• _Cel zadania_
Jaką regułę wspierania inicjatyw samorządowych przez władzę centralną zaproponował Grzegorz Schetyna według fragmentu o konwencji Koalicji Obywatelskiej?

• _Podany fragment_
Sześciopak równych szans
Przedstawiona podczas Konwencji propozycja programowa nieźle łączy różne akcenty, godząc liberalne hasło „równych szans dla wszystkich” (priorytet na edukację) z lewicowymi elementami wspierającymi realizację tego hasła poprzez bezpłatne przejazdy lokalną komunikacją publiczną dla dzieci i młodzieży, darmowe posiłki w szkołach dla wszystkich i dalszy rozwój podstawowej infrastruktury sportowej.
Nie zabrakło też wrzutki klasy „500+” zakomunikowanej przez Jakuba Hartwicha, bohatera protestów sejmowych w sprawie osób z niepełnosprawnościami. Zapowiedział on, że będzie zabiegał o wprowadzenie programu 500+ dla osób niepełnosprawnościami w swoim Toruniu, i zaapelował, by hasło to podjęły inne samorządy.Jacek Sutryk, kandydat na prezydenta Wrocławia, zapowiedział, że najbliższa kadencja samorządowa musi być kadencją spraw społecznych, nie tylko w wymiarze zaopatrzenia społecznych potrzeb, ale także włączenie mieszkańców do współrządzenia. Symbolem tego włączenia ma być udział niepełnosprawnych Jakuba Hartwicha i Adriana Glinki w wyborach, ale także systematyczne podkreślanie roli kobiet w polityce. W sumie miało to wszystko stworzyć przekaz o szeroko inkluzywnym charakterze Koalicji Obywatelskiej.
Polska samorządna i samorządowa
Grzegorz Schetyna, ogłaszając program Koalicji, nie ograniczył się do programu samorządowego, tylko de facto rozpoczął też kampanię parlamentarną, mówiąc o wizji Polski samorządnej i samorządowej w sytuacji, gdy władzę w kraju straci PiS. Podstawy tej wizji to wzmocnienie ustroju samorządowego przez likwidację dwuwładzy w województwach i przekazanie pełnych prerogatyw zarządzania regionami samorządom wojewódzkim. To ważny sygnał, bo czas najwyższy rozpocząć dyskusję o tym, co z regionami, gdy skończy się ich główna dziś misja polegająca na dystrybucji środków unijnych.
Schetyna, odpowiadając niejako na szantaż Jarosława Kaczyńskiego i Mateusza Morawieckiego, że środki z budżetu centralnego trafiać będą tam, gdzie samorząd nie warczy, tylko współpracuje z rządem, zaproponował prostą niearbitralną regułę wspomagania inicjatyw samorządowych przez władzę centralną: złotówka do złotówki.
Przekaz Konwencji Koalicji Obywatelskiej można złożyć, sumując zarówno deklarację programową Grzegorza Schetyny, jak i deklaracje/wypowiedzi poszczególnych przemawiających (a zwłaszcza Barbary Nowackiej, Katarzyny Lubnauer, Jacka Sutryka, Jakuba Hartwicha), jako propozycję nowej umowy społecznej i odnowy Rzeczypospolitej w duchu samorządności, równości, wolności, jedności w różnorodności.

• _Dostarczony materiał_
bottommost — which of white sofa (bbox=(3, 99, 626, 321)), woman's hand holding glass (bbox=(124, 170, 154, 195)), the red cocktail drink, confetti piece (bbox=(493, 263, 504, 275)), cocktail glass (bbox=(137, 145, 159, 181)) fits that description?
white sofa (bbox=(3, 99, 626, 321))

• _Rozwiązanie_
Prostą, niearbitralną regułę „złotówka do złotówki”.